### Text section:
◆ ◆ ◆ ◆ ◆

Some people say that the oceans of planet Earth hold more mysteries than outer space. When we look at the vast array of fascinating creatures found in these oceans, that certainly seems true. The eight creatures listed below definitely show that our knowledge about the oceans and all they contain is only ever growing.
1. Pacific Blackdragon
The pacific blackdragon has a truly frightening appearance. They have long, thin bodies and large heads filled with incredibly long, needle-like teeth. The pacific blackdragon feeds mostly on crustaceans, venturing up from the depths at night before returning to the deep at dawn.
2. Terrible Claw Lobster
The terrible claw lobster wasn’t discovered until 2010. This deep-sea lobster only grows to about a foot in length, but it has one thin, spiked claw that is nearly as long as the lobster itself. Because the lobster is so rare, scientists aren’t yet sure of the purpose of the claw.
3. Sarcastic Fringehead
The sarcastic fringehead may simply look like a slightly odd fish at first glance. However, this fish, which is found along open coastlines, has a huge jaw which can open incredibly wide. Fringeheads leap at their prey, using their sharp teeth to snag food before swallowing it whole.
4. Roughback Batfish
The roughback batfish, which is found in the Atlantic Ocean from North Carolina to as far south as Brazil, looks something like a cross between a rock and a fish. The roughback batfish gets its name from its triangular shape and the way its body resembles a craggy stone covered in algae.
5. Frilled Shark
Frilled sharks look like something straight from the age of dinosaurs. These sharks, which can grow up to six feet in length, get their name from their frilled gills. They also have massive jaws, which allow them to swallow prey that is half their own body size. Because they live only in deep water, very little is known about this species.

◆ ◆ ◆ ◆ ◆

### Listed records:
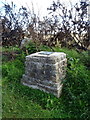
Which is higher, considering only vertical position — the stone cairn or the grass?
the stone cairn

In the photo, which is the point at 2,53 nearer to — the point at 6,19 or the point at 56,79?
the point at 6,19

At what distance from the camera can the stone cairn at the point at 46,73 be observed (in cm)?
279

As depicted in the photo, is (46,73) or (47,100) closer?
(47,100)

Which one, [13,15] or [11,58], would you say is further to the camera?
[13,15]

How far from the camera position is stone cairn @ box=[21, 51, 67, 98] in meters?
2.79

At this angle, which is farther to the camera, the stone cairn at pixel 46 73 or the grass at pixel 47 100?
the stone cairn at pixel 46 73

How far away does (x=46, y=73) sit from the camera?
288 cm

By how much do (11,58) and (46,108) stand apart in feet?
7.88

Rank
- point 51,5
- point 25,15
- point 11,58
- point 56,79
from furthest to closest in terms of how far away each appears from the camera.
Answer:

◆ ◆ ◆ ◆ ◆

### Directions:
- 1) In the ocean creatures article, turn the paragraph that begins "The terrible claw lobster wasn't discovered" into a short list that keeps its main facts.
- 2) Answer these questions from the ocean creatures article:
(a) What does the pacific blackdragon feed on mostly?
(b) In what part of the Atlantic Ocean is the roughback batfish found?
(c) How long can frilled sharks grow?
The listing has nothing to do with the ocean creatures article.

### Solved problems:
- 1)
- Discovered only in 2010
- A deep-sea lobster that grows to about a foot long
- Has one thin, spiked claw nearly as long as its body
- Scientists don't yet know what the claw is for, because the lobster is so rare

- 2)
(a) Crustaceans
(b) From North Carolina to as far south as Brazil
(c) Up to six feet